Başka bir grup da nafilelere fazla düşer. Farzlarla pek fazla ilgilenmez. Onların en çalışkanını kuşluk namazı, gece namazı ve benzeri nafilelerle sevinirken görürsün. Fakat farzdan bir zevk almaz. Farzı vaktin öncesinde kılmaya ilgi göstermez. Hz. Peygamber'in rabbinden rivayet ettiği şu hadîs-i kudsîyi unutur:

Bana yaklaşanlar, hiçbir zaman kendilerine farz kıldığım ibâdetin benzeriyle bana yaklaşmamışlardır.

Hayırlar arasındaki tertibi terketmek de şerlerin cümlesindendir. Hatta bazen insana iki farz gerekir. Biri edâ edildiği takdirde diğerini elden kaçırır. Diğeri ise öbürünü elden kaçırmaz veyahut da iki nafile var, birisinin vakti daralır, diğerinin vakti genişler. Eğer burada tertibi gözetmezse aldanmış olur. Bunun benzerleri sayılmayacak kadar çoktur. Çünkü günah açık olduğu gibi, ibadet de açıktır. Muğlak olan durum, farzların tamamını nafilelere takdim etmek gibi, ibadetlerin bazısının bazısına takdim edilmesidir. Farz-ı ayınları farz-ı kifâyelere, yapanı olmayan farzı kifâyeyi de yapanı olan farz-ı kifâyeye takdim etmek gibi... Farz-ı ayrıların en mühimini diğerlerine, fevt olanı fevt olmayana takdim etmesi gibi... Bu durum, tıpkı anne ihtiyacını baba ihtiyacına takdim etmenin farz olması gibidir; zira Hz.
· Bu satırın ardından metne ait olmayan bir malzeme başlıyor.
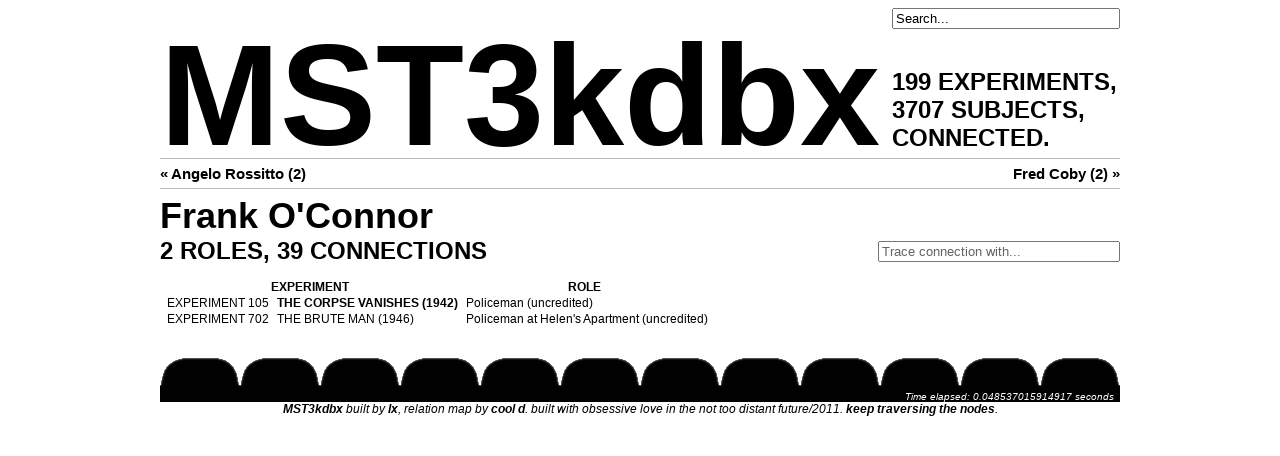

--- FILE ---
content_type: text/html; charset=UTF-8
request_url: https://mst3kdbx.com/subject/496
body_size: 1845
content:
<html>
<head>
<title>MST3kdbx - Frank O'Connor</title>
<meta name="description" content="MST3kdbx cross-indexes all of Mystery Science Theater by film and actor. 199 experiments, 3707 subjects, connected." />
<link rel="stylesheet" href="/mst3kdbx.css" type="text/css" />
<link rel="stylesheet" href="/jquery.autocomplete.css" type="text/css" />
<link rel="image_src" href="https://mst3kdbx.com/images/mst3kdbx-logo.png" />
<script type="text/javascript" src="/lib/jquery.js"></script>
<script type="text/javascript" src="/lib/jquery.bgiframe.min.js"></script>
<script type="text/javascript" src="/lib/jquery.autocomplete.js"></script>
<script type="text/javascript" src="/lib/jquery.autocomplete.js"></script>
<script type="text/javascript" src="/lib/mst3kdbx-data.js"></script>
<script type="text/javascript">
  function expandPath(path)
  {
    $('#connect-'+path).animate({'top':'0px'},1000);
    $('#connectdiv-'+path).animate({'height':'800px'},1000);
  }
  
  $(document).ready(function(){
    if (window.location.hash == '#linkstrength')
    {
      $('#all').fadeOut(0);
      $('#strength').fadeIn(0);
    } else if (window.location.hash == '#relational') {
      $('#all').fadeOut(0);
      $('#relationally').fadeIn(0);
    } else if (window.location.hash == '#connective') {
      $('#all').fadeOut(0);
      $('#relationally').fadeIn(0);
      $('#relational-map').fadeOut(0);
      $('#connective-map').fadeIn(0);
    }
    
        
    var data = (filmdata + "|" + pivotdata).split("|");
    $("#search").autocomplete(data);
    $("#search").result(function(e,d,f)
    {
      var s = d.toString().search(new RegExp(/\(([0-9KM]+?)\)$/));
      if (s > 0)
      {
        var experiment = RegExp.$1;
        $('#search').css('color', 'grey');
        $('#search').blur();
        document.location.href = '/experiment/' + experiment;
      } else {
        var t = d.toString().search(new RegExp(/^([0-9KM]+?) /));
        if (t >= 0) {
          var experiment = RegExp.$1;
          $('#search').css('color', 'grey');
          $('#search').blur();
          document.location.href = '/experiment/' + experiment;
        } else {
          var s = d.toString().search(new RegExp(/\[([0-9]+?)\]$/));
          if (s > 0)
          {
            var experiment = RegExp.$1;
            $('#search').css('color', 'grey');
            $('#search').blur();
            document.location.href = '/subject/' + experiment;
          }
        }
      }
    });
    
    
    var subjconnectdata = pivotdata.split("|");
    $("#connect").autocomplete(subjconnectdata);
    $("#connect").result(function(e,d,f)
    {
      var s = d.toString().search(new RegExp(/\[([0-9]+?)\]$/));
      if (s > 0)
      {
        var subject = RegExp.$1;
        $('#connect').css('color', 'grey');
        $('#connect').blur();
        document.location.href = '/connect/496/with/' + subject;
      }
    });
  });
</script>
</head>
<body>
<div align="center">
<div id="c">
<div id="h">
<input style="float:right;width: 228px" type="text" id="search" name="search" value="Search..." onclick="if (1 || this.value == 'Search...') { this.value = ''; }" />
<span id="h1"><a href="/">MST3kdbx</a></span>
<h3 style="position: absolute; bottom: 0; right: 0; width: 228px;">199 EXPERIMENTS,<br />3707 SUBJECTS,<br /><a href="/connect/">CONNECTED</a>.</h3>
</div>
<hr style="clear:both;" />
<h4 style="float: left"><a href="/subject/484">&laquo; Angelo Rossitto (2)</a></h4><h4 style="float: right; margin-bottom: 6px;"><a href="/subject/2489">Fred Coby (2) &raquo;</a></h4><hr style="clear:both" /><h2 style="float:left">Frank O'Connor</h2><div style="clear:both"><h3 style="float:left">2 ROLES, 39 CONNECTIONS</h3>          
          <input style="float: right; color: #666; margin-top: 4px; width: 242px" type="text" id="connect" name="connect" value="Trace connection with..." onclick="this.value = ''; this.color = '#000';" />
          <div style="clear:both"></div>
          
          <br style="clear:both" /><table><tr><th colspan="2">EXPERIMENT</th><th>ROLE</th></tr><tr><td> &nbsp; EXPERIMENT 105</td><td> &nbsp; <strong><a href="../experiment/105">THE CORPSE VANISHES (1942)</a></strong></td><td> &nbsp; Policeman (uncredited)</td></tr><tr><td> &nbsp; EXPERIMENT 702</td><td> &nbsp; <a href="../experiment/702">THE BRUTE MAN (1946)</a></td><td> &nbsp; Policeman at Helen's Apartment (uncredited)</td></tr></table>
<div style="clear:both"></div><br /><br />
<div style="background: url(/images/mst3kdbx-seat-tile.png) repeat-x; width: 100%; padding-top: 36px; text-align: right;"><em style="color: fff; font-size: 10px;">Time elapsed: 0.048537015914917 seconds &nbsp;</em></div>
<div style="clear:both"></div>
<div align="center"><em><strong><a href="https://mst3kdbx.com/">MST3kdbx</a></strong> built by <strong><a href="https://twitter.com/lx">lx</a></strong>, relation map by <a href="https://twitter.com/dsal"><strong>cool d</strong></a>. built with obsessive love in the not too distant future/2011. <a href="/connect/K03/to/210"><strong>keep traversing the nodes</strong></a>.</em><br /><br /></div>
</div>
</div>
<script type="text/javascript">
  var _gaq = _gaq || [];
  _gaq.push(['_setAccount', 'UA-4298528-3']);
  _gaq.push(['_trackPageview']);
      
  (function() {
    var ga = document.createElement('script'); ga.type = 'text/javascript'; ga.async = true;
    ga.src = ('httpss:' == document.location.protocol ? 'httpss://ssl' : 'https://www') + '.google-analytics.com/ga.js';
    var s = document.getElementsByTagName('script')[0]; s.parentNode.insertBefore(ga, s);
  })();
</script>
</body>
</html>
Peygamber'e şöyle denildi:
-Önce kime iyilik yapayım ey Allah'ın Rasûlü?
-Annene!
-Sonra kime?
-Annene!
-Sonra kime?
-Annene!
-Sonra kime?
-Babana!
-Sonra kime?
-Sana en yakın olana ve yakınlık derecesinde onu tâkip edenlere!

Bu bakımdan sılayı rahime en yakınından başlamak uygundur. Eğer hepsi aynı derecede iseler en muhtacından başlamalıdır. Eğer ihtiyaç hususunda da müsavi iseler en muttakîsinden başlamak daha uygundur.
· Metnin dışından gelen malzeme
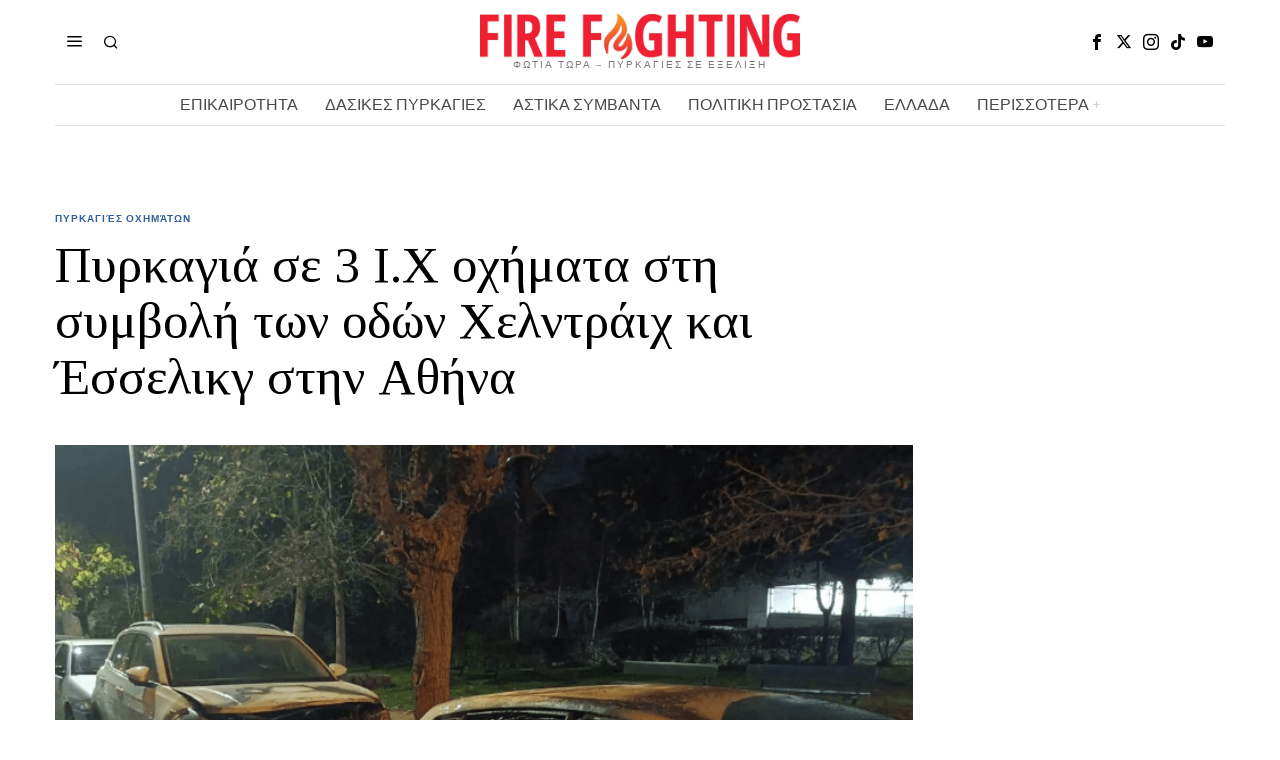

--- FILE ---
content_type: text/html; charset=utf-8
request_url: https://www.google.com/recaptcha/api2/aframe
body_size: 268
content:
<!DOCTYPE HTML><html><head><meta http-equiv="content-type" content="text/html; charset=UTF-8"></head><body><script nonce="QoXwf1q5SPJVQavR49DCwA">/** Anti-fraud and anti-abuse applications only. See google.com/recaptcha */ try{var clients={'sodar':'https://pagead2.googlesyndication.com/pagead/sodar?'};window.addEventListener("message",function(a){try{if(a.source===window.parent){var b=JSON.parse(a.data);var c=clients[b['id']];if(c){var d=document.createElement('img');d.src=c+b['params']+'&rc='+(localStorage.getItem("rc::a")?sessionStorage.getItem("rc::b"):"");window.document.body.appendChild(d);sessionStorage.setItem("rc::e",parseInt(sessionStorage.getItem("rc::e")||0)+1);localStorage.setItem("rc::h",'1768729641052');}}}catch(b){}});window.parent.postMessage("_grecaptcha_ready", "*");}catch(b){}</script></body></html>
Böylece eğer malı, anne ve babasının nafakası ile hacca yetmiyorsa, buna rağmen hacca gidiyorsa mağrurdur. Anne ve babasının hakkını hacca tercih etmesi uygundur. Bu, daha mühim olan bir farzı, ihtimam bakımından ondan biraz geride kalan bir farza takdim etmek demektir. Böylece kulun üzerinde bir va'd varsa, cum'a'nın vakti de gelmişse, sözünü yerine getirmekle meşgul olmak ile cum'ayı elden kaçırıyorsa bu durumda va'dini
yerine getirmekle meşgul olmak mâsiyettir. Her ne kadar sözünü yerine getirmek haddi zâtında ibadet ise de...
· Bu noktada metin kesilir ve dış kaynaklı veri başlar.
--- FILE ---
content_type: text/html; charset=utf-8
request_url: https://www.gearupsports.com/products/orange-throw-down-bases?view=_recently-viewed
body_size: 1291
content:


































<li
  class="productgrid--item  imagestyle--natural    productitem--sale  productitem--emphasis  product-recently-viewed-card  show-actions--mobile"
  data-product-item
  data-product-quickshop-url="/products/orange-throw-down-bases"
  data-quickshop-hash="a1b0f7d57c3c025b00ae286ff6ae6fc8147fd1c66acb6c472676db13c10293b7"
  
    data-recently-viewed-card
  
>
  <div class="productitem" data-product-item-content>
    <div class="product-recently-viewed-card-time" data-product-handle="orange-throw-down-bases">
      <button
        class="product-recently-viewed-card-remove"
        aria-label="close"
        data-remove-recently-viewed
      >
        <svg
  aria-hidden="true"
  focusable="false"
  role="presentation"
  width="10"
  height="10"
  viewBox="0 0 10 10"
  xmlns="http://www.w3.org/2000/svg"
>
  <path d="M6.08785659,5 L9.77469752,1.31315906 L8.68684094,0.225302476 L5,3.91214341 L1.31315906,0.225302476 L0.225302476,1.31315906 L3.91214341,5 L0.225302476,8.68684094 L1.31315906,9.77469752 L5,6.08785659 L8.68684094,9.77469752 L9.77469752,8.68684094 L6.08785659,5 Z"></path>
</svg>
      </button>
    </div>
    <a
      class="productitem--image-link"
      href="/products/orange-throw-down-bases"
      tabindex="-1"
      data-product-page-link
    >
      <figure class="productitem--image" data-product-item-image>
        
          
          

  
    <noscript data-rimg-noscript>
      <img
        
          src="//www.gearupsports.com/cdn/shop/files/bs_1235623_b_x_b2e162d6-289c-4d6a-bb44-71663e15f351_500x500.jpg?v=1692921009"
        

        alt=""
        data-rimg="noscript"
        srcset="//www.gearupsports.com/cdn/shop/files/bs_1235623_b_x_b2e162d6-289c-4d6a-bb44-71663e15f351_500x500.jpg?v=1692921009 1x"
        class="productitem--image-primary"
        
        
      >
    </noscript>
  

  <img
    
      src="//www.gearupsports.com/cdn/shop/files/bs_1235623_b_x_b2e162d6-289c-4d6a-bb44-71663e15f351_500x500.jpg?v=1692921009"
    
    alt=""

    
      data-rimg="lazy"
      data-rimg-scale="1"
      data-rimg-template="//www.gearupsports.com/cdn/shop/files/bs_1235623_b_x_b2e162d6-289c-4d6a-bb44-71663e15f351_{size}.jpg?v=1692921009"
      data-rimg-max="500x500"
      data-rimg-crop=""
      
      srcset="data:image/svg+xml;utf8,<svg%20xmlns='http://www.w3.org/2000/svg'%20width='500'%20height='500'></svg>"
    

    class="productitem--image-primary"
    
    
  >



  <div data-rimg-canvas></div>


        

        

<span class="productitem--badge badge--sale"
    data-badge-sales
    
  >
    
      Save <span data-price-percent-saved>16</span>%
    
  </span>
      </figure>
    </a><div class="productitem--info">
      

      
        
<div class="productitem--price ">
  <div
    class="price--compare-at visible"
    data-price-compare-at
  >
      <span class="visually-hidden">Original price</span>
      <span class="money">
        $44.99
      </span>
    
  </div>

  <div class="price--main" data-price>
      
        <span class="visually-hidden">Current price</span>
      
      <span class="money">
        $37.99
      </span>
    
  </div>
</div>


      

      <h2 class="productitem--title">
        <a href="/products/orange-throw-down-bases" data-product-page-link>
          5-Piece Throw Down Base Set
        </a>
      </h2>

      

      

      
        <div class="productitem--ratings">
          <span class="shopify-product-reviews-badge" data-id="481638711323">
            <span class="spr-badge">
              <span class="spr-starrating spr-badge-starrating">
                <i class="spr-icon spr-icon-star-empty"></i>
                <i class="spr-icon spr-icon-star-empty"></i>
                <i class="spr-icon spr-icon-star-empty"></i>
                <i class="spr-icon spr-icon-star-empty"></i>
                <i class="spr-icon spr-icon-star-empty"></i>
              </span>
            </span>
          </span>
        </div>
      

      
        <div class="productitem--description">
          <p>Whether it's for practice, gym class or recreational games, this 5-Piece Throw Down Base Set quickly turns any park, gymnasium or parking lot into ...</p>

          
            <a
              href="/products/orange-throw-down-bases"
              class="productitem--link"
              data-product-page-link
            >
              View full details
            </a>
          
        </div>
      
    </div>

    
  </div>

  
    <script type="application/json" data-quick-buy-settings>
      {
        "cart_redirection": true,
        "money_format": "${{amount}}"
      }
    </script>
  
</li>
Elbisesine necaset bulaştığında anne, baba ve ailesine bundan dolayı ağır konuşması da mahzurludur,. Fakat anne ve babaya verilen eziyetin mahzurlu olması, necasetin mahzurlu olmasından daha mühimdir. Mahzurluları ve ibadetleri karşılaştıran misaller sayılmayacak kadar çoktur. Bu bakımdan bütün bu hususlarda tertibi terkeden kimse aldanmıştır. Bu aldanış gayet çetrefillidir. Çünkü hakkında aldanılan şey bazen ibâdet de olur. Ancak ibâdetin mâsiyete dönüşmesini sezmez. Oysa herhangi bir ibâdet, kendisinden daha mühim bir ibâdetin terkine sebep olduğu zaman, o ibâdet mâsiyete dönüşür.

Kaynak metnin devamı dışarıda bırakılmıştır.